My name is Yali and I'm a data guy
I hope to share my thoughts on the rapidly evolving data space here
My name is Yali. I’m a data guy. I first got into data at university - where I had the chance to study a lot of different sciences (Physics, Chemistry, Physiology, Experimental Psychology) and then study the History and Philosophy of Science. The history in particular really blew my mind in terms of how whole disciplines have emerged over time around different styles of reasoning, and different ways of using data to reason.
When I left I became a Consultant - because that felt like a good place to learn how to use data to help businesses reason about things and use data to create value. I was very lucky early on in my career, working on a project with a manufacturer of complicated industrial goods, to use data that had been created for one purpose: recording the delivery schedules for different manufacturing plants, for an entirely different purpose: measuring the accuracy of the planning process. That analysis showed that actual planning cycles were significantly shorter than management had previously believed. It led to a wholesale restructuring of the organization. And so very early on I got to see the transformational impact of data, on a commercial context, with my own eyes. It was a totally different experience from anything I’d seen in the academic realm beforehand.

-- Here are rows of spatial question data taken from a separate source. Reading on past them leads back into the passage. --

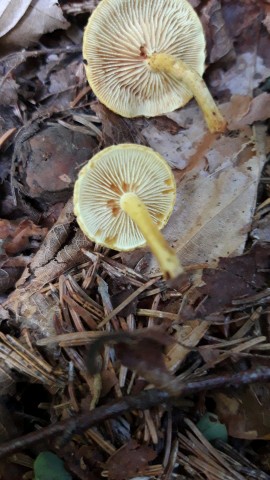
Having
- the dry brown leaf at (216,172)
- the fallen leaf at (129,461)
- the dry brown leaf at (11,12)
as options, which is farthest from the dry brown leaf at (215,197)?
the dry brown leaf at (11,12)

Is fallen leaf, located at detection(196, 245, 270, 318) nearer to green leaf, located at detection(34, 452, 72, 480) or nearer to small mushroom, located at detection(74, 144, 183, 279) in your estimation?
small mushroom, located at detection(74, 144, 183, 279)

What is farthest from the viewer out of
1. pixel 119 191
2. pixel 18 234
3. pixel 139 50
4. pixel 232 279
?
pixel 139 50

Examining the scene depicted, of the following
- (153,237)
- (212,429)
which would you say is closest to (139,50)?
(153,237)

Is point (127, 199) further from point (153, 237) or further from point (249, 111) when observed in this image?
point (249, 111)

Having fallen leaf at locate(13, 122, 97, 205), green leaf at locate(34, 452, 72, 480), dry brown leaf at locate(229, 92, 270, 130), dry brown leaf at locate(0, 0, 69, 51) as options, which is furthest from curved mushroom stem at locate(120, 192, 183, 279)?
dry brown leaf at locate(0, 0, 69, 51)

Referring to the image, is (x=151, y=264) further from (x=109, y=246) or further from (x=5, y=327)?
(x=5, y=327)

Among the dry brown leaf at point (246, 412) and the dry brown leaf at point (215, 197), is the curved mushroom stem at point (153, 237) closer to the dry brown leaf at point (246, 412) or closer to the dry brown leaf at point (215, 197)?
the dry brown leaf at point (215, 197)
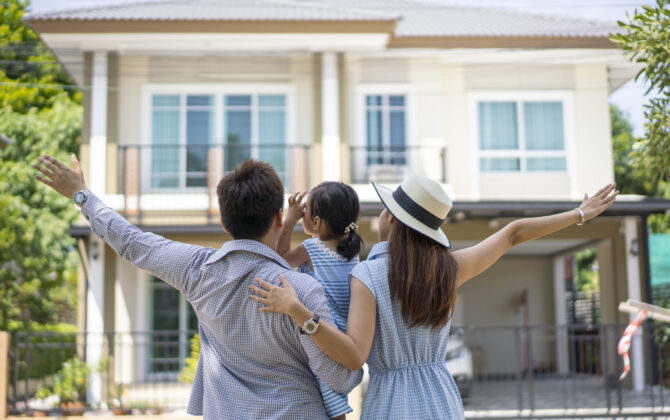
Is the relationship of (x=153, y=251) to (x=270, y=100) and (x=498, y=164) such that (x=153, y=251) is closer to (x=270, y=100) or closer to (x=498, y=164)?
(x=270, y=100)

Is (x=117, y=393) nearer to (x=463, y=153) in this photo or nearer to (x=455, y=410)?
(x=463, y=153)

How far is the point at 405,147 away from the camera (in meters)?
13.7

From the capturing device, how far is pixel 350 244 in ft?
8.95

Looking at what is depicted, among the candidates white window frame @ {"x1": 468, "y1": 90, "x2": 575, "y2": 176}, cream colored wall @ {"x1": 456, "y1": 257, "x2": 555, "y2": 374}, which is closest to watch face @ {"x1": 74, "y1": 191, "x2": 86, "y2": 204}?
white window frame @ {"x1": 468, "y1": 90, "x2": 575, "y2": 176}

In the years that followed I got to learn how to use data to support companies developing strategies as well as improve operations.
In 2011 and 2012 I was very excited about what we now call behavioral data: the iPhone had triggered a wave of innovation in apps that permeated every part of our lives and that meant there were opportunities to create data that described how people behave: how they fall in love on dating sites, collaborate with coworkers to solve problems in productivity apps, learn on education platforms and spend their free time consuming media and playing games: data that was both broad (could describe millions of people) and deep (it described for each person exactly what she or he were doing, second-by-second and minute-by-minute). That, and the possibilities that big data frameworks like Hadoop and AWS services like EMR led me to cofound, with Alex Dean, Snowplow in 2012: an open source platform to create behavioral data at scale - one that any organization could use to create their own data. (At the time, organizations relied on tools like Google Analytics and Adobe, which prescribed a very narrow set of use cases on the data, and created all sorts of barriers to organizations to innovate on their own data.) Our goal was to set organizations - and data folk within them - free to innovate.
Ten years on the data space is unrecognizable. But it has only grown more exciting, there is so much more possibility and so much more innovation than I could have imagined back in 2012. Even better, being at Snowplow gave me the opportunity to work with a whole host of innovators in the data space and see first hand how advances in technology have been seized on to make fundamental changes to the way we are as human beings and the way organizations conduct themselves. It is incredibly good fun to think ahead, to the next 10 years, and speculate how they will evolve.
My intention is to use this substack to share and debate some of those thoughts: and widen the conversations I get to have around data, from the people I get to work with directly, to a much broader set of people like you, out there in the world.